Surgery 13: Reflecting on Chance’s recent shunt malfunction

“When you refuse to hide your scars they become a lighthouse for someone else.” ~Jon Acuff

A few days ago we found ourselves remembering just how much uncertainty spina bifida can bring into our lives. Over the past few months we had noticed Chance beginning to gradually show symptoms that were concerning. He was having very brief headaches that would last a very brief time. He began to complain of back pain for very brief periods of time. And at times he would get nauseous. Sometimes spina bifida truly frustrates us because we find ourselves trying to guess and figure out which of the areas could be impacting Chance.

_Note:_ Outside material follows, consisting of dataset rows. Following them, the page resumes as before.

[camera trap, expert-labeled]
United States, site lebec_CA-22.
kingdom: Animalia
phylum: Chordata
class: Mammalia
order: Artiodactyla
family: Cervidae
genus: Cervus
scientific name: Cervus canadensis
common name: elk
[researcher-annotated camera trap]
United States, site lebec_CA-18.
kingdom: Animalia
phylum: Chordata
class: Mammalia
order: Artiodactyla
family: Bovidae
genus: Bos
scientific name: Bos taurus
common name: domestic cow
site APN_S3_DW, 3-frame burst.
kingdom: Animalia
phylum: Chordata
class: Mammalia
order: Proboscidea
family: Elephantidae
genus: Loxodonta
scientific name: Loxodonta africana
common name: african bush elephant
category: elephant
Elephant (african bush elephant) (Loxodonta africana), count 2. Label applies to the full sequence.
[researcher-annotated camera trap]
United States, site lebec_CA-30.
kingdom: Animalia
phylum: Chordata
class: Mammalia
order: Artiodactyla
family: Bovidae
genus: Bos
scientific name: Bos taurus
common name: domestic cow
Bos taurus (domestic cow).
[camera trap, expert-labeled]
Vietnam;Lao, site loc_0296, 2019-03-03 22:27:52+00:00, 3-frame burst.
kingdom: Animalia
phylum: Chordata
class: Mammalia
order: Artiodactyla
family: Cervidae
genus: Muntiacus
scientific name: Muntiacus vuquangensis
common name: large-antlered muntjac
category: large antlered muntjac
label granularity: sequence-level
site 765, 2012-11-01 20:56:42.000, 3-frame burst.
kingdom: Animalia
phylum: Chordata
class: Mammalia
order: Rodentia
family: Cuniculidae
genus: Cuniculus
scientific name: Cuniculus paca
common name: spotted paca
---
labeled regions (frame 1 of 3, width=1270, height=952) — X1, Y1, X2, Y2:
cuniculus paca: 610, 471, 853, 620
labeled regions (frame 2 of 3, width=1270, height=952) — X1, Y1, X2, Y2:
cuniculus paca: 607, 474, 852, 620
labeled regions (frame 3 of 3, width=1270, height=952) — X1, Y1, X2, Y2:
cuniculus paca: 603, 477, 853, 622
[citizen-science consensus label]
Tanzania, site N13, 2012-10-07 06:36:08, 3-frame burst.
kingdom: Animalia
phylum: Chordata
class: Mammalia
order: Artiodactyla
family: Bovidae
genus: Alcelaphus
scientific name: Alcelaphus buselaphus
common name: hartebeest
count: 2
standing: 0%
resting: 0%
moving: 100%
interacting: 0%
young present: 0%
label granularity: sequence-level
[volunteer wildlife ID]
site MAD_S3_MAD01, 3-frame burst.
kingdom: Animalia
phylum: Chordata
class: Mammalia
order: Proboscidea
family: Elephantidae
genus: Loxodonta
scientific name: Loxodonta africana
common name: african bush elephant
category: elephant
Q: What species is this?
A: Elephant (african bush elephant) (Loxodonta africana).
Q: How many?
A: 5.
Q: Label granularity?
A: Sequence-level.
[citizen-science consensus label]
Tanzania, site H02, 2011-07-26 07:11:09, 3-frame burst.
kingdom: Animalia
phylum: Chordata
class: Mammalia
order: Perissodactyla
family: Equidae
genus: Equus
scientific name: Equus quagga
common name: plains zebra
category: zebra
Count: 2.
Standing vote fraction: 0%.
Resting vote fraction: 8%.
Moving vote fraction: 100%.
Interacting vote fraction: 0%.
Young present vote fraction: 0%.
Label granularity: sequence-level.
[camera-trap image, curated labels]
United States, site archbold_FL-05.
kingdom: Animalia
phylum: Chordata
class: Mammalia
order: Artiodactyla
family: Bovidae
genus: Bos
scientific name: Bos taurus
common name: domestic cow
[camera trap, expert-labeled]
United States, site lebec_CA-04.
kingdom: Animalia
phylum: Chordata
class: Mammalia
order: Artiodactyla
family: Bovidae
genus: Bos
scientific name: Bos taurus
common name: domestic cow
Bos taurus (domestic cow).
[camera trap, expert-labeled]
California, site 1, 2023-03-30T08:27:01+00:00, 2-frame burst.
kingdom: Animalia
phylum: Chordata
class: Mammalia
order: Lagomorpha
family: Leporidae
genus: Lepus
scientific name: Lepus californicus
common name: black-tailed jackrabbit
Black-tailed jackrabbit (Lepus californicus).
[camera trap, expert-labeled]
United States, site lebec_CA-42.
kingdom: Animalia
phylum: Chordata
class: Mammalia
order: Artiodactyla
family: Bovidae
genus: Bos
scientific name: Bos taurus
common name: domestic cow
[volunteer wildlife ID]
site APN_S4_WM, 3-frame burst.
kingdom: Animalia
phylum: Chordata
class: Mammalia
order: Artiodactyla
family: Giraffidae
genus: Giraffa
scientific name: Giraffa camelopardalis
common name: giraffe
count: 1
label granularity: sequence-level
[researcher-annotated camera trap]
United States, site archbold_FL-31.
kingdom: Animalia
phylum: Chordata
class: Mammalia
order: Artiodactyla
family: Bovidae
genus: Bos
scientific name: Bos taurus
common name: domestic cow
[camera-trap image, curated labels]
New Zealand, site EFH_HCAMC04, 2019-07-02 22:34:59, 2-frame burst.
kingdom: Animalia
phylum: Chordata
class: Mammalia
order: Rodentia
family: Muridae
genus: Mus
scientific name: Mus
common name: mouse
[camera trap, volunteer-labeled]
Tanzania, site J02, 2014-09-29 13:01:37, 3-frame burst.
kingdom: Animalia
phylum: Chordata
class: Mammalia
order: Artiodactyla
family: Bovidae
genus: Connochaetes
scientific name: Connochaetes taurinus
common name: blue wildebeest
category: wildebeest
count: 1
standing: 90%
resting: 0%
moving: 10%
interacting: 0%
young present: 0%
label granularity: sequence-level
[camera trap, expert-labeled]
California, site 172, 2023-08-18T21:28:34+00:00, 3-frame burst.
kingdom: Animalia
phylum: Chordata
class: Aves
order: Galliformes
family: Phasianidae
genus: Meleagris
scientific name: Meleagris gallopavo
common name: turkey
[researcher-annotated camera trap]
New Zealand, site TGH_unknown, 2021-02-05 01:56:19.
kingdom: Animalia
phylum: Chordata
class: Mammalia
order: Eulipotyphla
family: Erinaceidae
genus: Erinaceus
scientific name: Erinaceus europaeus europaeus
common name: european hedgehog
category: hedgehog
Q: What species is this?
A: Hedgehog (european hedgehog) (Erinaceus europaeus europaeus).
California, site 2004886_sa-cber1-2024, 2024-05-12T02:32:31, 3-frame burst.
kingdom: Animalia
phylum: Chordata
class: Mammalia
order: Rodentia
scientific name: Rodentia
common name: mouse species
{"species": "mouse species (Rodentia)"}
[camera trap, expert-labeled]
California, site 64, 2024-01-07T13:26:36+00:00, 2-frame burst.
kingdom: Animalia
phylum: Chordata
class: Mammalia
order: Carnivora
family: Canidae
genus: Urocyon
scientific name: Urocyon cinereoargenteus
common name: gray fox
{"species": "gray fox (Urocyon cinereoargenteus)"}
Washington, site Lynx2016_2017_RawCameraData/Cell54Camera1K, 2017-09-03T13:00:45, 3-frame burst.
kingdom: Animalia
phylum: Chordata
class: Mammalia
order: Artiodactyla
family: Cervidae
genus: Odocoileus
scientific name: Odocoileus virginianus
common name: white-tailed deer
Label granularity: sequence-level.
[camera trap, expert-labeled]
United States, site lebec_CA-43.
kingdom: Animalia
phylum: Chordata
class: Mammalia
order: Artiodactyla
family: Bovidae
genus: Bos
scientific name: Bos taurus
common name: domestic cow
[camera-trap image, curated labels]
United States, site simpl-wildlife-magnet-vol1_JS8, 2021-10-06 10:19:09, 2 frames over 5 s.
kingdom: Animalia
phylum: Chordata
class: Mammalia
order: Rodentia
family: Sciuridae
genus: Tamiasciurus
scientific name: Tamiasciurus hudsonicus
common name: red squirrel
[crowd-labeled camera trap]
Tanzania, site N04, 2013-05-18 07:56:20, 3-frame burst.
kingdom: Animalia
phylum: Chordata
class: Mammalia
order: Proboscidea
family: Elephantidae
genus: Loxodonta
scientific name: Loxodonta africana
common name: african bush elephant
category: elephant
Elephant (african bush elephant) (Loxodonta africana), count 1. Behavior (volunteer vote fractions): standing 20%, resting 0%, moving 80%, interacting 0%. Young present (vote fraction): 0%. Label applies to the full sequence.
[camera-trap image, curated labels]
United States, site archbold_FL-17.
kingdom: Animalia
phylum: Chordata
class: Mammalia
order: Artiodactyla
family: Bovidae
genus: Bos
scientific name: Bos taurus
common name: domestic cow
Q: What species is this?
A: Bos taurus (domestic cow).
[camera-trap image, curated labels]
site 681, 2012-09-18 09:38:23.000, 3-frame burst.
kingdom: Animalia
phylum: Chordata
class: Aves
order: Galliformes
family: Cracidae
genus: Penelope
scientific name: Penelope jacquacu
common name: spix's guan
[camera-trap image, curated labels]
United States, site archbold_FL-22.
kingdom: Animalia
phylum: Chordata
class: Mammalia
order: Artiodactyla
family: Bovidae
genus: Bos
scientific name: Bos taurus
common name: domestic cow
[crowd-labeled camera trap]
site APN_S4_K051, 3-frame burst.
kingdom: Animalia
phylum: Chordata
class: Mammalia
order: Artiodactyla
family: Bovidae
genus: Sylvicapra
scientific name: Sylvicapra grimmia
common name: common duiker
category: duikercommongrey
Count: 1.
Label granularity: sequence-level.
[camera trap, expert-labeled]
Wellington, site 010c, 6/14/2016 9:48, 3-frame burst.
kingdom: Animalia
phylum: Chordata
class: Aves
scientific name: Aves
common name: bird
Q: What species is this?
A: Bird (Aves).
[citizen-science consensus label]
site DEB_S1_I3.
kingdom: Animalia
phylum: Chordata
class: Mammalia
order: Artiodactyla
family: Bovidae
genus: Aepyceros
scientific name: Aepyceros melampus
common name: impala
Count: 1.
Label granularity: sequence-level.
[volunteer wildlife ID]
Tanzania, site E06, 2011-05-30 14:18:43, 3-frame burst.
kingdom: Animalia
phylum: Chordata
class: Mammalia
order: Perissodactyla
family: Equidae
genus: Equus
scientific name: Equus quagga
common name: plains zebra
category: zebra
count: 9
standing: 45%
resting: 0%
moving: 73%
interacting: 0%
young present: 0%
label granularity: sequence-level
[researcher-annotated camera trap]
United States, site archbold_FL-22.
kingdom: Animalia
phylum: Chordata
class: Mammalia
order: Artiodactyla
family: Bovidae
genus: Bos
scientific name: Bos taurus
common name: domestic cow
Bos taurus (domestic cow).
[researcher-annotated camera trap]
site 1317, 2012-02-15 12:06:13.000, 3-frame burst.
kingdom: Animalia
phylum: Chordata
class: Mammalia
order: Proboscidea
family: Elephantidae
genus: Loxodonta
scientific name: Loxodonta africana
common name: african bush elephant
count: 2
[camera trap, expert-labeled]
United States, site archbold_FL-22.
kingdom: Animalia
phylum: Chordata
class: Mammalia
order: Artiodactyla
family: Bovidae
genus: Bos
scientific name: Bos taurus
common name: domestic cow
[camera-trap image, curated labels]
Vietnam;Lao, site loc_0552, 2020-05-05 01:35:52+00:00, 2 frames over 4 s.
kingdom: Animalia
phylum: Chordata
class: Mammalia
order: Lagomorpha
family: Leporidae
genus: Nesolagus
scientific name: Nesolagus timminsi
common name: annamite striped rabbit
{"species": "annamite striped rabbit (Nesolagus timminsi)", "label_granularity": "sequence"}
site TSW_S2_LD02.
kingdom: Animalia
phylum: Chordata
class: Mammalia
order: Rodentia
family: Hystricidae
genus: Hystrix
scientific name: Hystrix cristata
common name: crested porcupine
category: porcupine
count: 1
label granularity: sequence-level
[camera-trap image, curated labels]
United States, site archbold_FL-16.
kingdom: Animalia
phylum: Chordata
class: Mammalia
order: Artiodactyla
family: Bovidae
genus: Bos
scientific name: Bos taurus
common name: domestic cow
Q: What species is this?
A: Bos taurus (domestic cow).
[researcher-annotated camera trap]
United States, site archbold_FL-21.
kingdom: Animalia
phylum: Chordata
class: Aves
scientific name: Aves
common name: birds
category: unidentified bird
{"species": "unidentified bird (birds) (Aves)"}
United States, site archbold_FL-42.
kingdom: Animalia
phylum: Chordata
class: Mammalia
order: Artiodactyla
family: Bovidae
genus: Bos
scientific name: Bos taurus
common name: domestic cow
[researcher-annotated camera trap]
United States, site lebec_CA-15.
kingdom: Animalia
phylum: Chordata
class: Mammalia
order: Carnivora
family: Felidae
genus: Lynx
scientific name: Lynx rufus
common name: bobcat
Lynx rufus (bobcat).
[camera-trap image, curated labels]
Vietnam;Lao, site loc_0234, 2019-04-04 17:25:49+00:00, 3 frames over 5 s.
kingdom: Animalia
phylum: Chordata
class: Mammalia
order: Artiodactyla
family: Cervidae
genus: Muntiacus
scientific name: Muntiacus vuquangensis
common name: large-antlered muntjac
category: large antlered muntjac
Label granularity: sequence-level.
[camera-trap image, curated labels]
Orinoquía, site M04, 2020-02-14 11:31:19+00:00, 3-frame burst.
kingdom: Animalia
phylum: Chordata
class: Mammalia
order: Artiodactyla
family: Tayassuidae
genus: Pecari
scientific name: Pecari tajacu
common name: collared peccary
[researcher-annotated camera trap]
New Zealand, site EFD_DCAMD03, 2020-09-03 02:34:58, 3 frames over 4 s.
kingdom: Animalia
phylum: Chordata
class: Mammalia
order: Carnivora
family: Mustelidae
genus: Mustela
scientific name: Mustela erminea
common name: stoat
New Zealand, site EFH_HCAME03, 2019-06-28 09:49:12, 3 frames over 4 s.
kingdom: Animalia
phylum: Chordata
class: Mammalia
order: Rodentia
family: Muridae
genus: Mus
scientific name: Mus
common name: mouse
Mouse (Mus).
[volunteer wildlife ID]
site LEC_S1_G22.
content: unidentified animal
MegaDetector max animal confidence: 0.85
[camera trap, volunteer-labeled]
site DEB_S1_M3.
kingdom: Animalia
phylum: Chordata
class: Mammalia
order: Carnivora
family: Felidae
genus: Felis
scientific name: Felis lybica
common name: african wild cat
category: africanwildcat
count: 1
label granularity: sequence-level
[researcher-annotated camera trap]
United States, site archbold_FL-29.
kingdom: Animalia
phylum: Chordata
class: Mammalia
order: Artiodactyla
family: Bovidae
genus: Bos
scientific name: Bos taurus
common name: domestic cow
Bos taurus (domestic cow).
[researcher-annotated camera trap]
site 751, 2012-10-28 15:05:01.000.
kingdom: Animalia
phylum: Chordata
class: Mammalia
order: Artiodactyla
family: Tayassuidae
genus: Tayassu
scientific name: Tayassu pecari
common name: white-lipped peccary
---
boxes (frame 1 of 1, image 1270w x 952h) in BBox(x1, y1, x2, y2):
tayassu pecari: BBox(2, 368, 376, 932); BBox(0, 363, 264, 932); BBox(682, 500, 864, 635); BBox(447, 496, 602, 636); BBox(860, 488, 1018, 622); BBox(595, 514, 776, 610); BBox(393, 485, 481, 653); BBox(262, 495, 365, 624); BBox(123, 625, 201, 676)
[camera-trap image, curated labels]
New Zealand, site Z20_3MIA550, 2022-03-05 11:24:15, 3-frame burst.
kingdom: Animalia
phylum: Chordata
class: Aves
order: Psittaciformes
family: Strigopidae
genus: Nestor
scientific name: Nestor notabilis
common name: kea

We moved up all of his tests, and even had more tests ordered, for earlier this month. We had concerns that it could be any number of things that could cause these syptoms…his shunt, the syrinxes in his spine, tethered cord, a pseudo cyst in his stomach, constipation, or seizures. At the beginning of May Chance went through sedated MRI’s, ultrasounds, an x-ray, and a 24 hour EEG. Most of his tests were inconclusive – his MRI showed a very slight increase in his syrinx in his spine but not enough to warrant us to intervene and his EEG showed added activity on the opposite side of his head and for the first time ever I had to press the “event” button during his 24 hour EEG. We suspected maybe the new activity was his reason for the brief headaches – but that didn’t explain the backaches or sickness.

In his first year of life Chance was always a highly symptomatic child when his shunt wasn’t functioning. Often times he’d show symptoms before tests really would show much evidence of a malfunction – so at the beginning of May we were reassured that we would know if something was wrong with his shunt and that we would watch him closely for more prolonged symptoms and see if the change in his seizures medication helped him. He continued with brief symptoms that made me fear that his shunt might be intermittently failing – Wednesday morning his shunt decided that after 1,325 days of working well to support our son’s life that it would stop functioning. I recall that morning watching Chance closely because he complained of a headache and then slept – and the few times he awoke he was fussy, clingy and restless…when he was awake he was not the energetic little boy we know so well. I took these photos and shared my concerns with his neurosurgeon and prayed once his big brother was home that he’d perk up – a moment later he projectile vomited all over us both and at that moment I knew he was malfunctioning. He was presenting symptoms just like the times he had malfunctioned as a baby.

We arrived at the ER and were taken back to his room quickly – everyone could tell he wasn’t doing well. He wasn’t very coherent most of the time in the room. When Chance malfunctions he is often staring off into a daze and it’s so hard to see him like this. I promised to send his daddy some pictures so he smiled briefly for a photo.

Over the past four years I’ve met so many parents in central Florida and online and the topic of shunt malfunctions do come up at times – I share some of these photos with the hopes it will help you all understand what a shunt malfunction for our son looks like – all kids are different – and many are not symptomatic when they malfunction, however, Chance has always been highly sensitive to pressure changes. If you wish to know what it feels like…think of the worst headache you’ve ever had – and that’s what our little guy was feeling this past week as we waited for his neurosurgeon to arrive.

I share these pictures hoping to help our family, friends and other spina bifida families understand what a shunt malfunction is like for our son so I took photos just like I always do, however, I did nearly have my camera taken from me when I entered the hospital. A security guard questioned my big black bag that I always pack with things that will last me if we stay overnight – and those that know me know that I take my camera with me nearly everywhere I go – especially when my kids are with me. I was told it was “policy” and all I could do was smile and tell the security guard respectfully that I have been in and out of the hospital hundreds of times, even for emergencies, and have never been told I couldn’t have my camera – in fact, I’ve shared our photos openly with the hospital to share our son’s story and have volunteered to help many other families. I was warned that it was policy and that I shouldn’t take pictures in the hospital – all I could do was shake my head and grab my things and escort Chance into the ER. Although I couldn’t photograph every moment we experienced with Chance because things were just so chaotic – I did take photos to share a glimpse of the moments before and after his 13th surgery. Thankfully the ER and OR team weren’t bothered by me photographing my own child going through such trying moments. When he grows older I want him to be able to see just how brave and strong of a kid he has been.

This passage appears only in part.